The frontcourt has long been considered to be the Gophers' liability. At the start of the year, there simply wasn't enough size, there weren't enough bodies and wasn't enough experience in the group.
All of that will still present big challenges to overcome once the Gophers get into the meatier part of the schedule.
But on Thursday, with the Gophers undermanned in the game before the Maui Invitational, which the team left for today, the Minnesota frontcourt seemed able and eager to pick up the slack.
Eliason effectively played the role of rim protector and flirted with a triple-double, recording 11 points, 11 rebounds and seven blocks (a career high). Osenieks had 14 points and five rebounds (12 points and five rebounds in the first half, before getting into foul trouble). Both moved well with and without the ball and had good defensive positioning, despite that Osenieks had never played center before (and only had one day to learn the position in practice).
The rest of the frontcourt was in street clothes. Joey King sat out because of a fractured jaw sustained in Tuesday's game, and Mo Walker served the fifth game of a six-game suspension for violating university policy.
Afterward, coach Richard Pitino gushed a little.
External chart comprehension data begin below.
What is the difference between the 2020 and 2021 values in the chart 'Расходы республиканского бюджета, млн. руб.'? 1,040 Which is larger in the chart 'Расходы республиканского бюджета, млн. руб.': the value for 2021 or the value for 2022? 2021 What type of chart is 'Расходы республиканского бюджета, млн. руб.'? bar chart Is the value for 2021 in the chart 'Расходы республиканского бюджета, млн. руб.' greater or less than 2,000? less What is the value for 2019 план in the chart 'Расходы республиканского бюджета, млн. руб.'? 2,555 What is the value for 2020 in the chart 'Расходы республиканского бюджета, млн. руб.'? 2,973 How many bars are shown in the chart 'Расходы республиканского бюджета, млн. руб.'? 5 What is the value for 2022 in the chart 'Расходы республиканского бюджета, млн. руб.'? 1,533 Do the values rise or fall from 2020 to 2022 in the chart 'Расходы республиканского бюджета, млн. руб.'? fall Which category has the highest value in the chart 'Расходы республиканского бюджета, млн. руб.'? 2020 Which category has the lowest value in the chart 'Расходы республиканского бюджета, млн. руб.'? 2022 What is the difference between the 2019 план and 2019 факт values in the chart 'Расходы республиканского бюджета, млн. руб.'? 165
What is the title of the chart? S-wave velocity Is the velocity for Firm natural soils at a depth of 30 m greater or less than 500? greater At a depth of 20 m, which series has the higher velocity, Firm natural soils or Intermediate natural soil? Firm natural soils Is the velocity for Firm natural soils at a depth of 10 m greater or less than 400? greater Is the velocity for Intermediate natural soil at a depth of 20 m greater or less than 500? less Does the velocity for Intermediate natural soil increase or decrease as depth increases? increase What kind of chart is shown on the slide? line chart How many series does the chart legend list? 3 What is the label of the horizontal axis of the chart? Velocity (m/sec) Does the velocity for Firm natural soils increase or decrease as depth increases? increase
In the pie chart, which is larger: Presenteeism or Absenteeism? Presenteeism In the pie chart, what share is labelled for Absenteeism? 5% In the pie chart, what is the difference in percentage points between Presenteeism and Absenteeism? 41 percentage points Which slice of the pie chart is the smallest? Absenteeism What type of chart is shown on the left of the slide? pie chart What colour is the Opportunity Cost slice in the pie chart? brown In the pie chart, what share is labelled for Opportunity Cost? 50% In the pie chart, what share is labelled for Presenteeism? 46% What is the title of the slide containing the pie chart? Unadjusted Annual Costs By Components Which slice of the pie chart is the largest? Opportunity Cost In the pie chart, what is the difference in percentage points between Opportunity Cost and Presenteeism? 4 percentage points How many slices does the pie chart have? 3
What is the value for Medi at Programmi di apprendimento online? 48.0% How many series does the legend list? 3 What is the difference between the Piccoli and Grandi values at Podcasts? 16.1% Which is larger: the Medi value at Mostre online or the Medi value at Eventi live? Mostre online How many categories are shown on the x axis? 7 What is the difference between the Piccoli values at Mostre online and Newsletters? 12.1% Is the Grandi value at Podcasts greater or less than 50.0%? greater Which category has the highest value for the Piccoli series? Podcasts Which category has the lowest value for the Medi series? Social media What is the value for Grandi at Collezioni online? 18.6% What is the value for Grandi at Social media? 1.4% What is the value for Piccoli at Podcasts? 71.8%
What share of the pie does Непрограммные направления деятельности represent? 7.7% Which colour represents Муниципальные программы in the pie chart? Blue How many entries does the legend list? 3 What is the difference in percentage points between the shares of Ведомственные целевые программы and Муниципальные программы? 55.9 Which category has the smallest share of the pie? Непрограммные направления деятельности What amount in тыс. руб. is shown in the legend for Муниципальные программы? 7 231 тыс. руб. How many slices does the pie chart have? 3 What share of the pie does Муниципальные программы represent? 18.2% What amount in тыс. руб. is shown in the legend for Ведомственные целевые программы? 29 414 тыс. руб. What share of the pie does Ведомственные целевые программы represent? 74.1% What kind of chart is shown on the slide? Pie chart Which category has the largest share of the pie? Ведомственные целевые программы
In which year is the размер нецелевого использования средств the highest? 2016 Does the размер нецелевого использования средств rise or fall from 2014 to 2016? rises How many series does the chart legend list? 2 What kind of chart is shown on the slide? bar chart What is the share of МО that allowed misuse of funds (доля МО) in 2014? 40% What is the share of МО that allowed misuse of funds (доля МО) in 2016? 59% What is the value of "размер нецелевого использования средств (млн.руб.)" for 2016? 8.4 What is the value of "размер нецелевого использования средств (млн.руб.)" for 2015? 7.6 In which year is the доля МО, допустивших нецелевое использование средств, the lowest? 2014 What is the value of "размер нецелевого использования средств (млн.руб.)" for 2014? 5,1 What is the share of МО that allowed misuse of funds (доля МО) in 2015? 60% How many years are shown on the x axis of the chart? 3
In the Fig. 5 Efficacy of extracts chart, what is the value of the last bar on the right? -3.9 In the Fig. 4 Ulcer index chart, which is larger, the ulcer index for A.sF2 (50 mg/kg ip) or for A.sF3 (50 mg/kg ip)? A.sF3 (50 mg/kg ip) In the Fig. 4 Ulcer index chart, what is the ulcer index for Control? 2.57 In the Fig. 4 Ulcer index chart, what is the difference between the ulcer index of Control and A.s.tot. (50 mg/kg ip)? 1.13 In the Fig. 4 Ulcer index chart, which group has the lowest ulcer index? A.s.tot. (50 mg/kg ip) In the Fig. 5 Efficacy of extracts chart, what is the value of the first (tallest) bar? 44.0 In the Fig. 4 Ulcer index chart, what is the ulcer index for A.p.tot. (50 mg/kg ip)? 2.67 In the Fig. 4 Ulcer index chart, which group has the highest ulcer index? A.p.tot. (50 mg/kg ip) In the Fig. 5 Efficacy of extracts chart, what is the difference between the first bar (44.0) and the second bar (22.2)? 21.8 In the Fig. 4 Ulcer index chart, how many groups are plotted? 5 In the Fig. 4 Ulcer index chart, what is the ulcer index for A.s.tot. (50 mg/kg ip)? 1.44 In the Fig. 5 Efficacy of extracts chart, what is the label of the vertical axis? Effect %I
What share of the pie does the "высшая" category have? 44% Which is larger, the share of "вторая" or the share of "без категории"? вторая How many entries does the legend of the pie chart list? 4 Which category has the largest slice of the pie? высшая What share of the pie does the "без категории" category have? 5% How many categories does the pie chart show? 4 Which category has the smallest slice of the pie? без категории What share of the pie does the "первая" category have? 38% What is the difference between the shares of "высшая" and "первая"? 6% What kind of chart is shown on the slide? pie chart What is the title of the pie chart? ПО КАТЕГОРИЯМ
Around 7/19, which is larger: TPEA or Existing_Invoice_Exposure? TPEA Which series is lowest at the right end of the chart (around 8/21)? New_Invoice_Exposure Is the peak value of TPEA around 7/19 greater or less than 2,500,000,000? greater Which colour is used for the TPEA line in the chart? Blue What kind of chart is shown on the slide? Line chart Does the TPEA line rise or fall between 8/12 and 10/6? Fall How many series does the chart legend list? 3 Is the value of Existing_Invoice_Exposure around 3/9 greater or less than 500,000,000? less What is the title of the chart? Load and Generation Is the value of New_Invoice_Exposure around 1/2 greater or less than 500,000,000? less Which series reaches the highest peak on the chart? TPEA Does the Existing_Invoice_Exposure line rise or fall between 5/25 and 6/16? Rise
"Oto and Elliott were tremendous," he said. "Elliott, certainly, almost getting a triple-double. He continues to grow, continues to get better. When you're playing without two guys who play significant minutes, [that's impressive]. And then Oto was very good offensively. I just love the confidence that he's playing with right now. I keep telling him don't worry about anything just play aggressively. He's showing that. To do that without two guys that are going to play major, major minutes and do it with all the type of odd lineups that we played with tonight -- I mean, Oto played the five, and that's tough to do because he never practices at the five. It's not like we had three days to prepare. We only had one day to prepare. That shows his basketball IQ."
To be clear, Wofford was not a very good team and didn't pose nearly as big a threat as some of the games Minnesota has already played this season. But getting players to dominate against bad teams isn't always a given -- look through the box scores of the last couple of seasons, when even the Gophers' best players were often up and down through the non-conference schedule.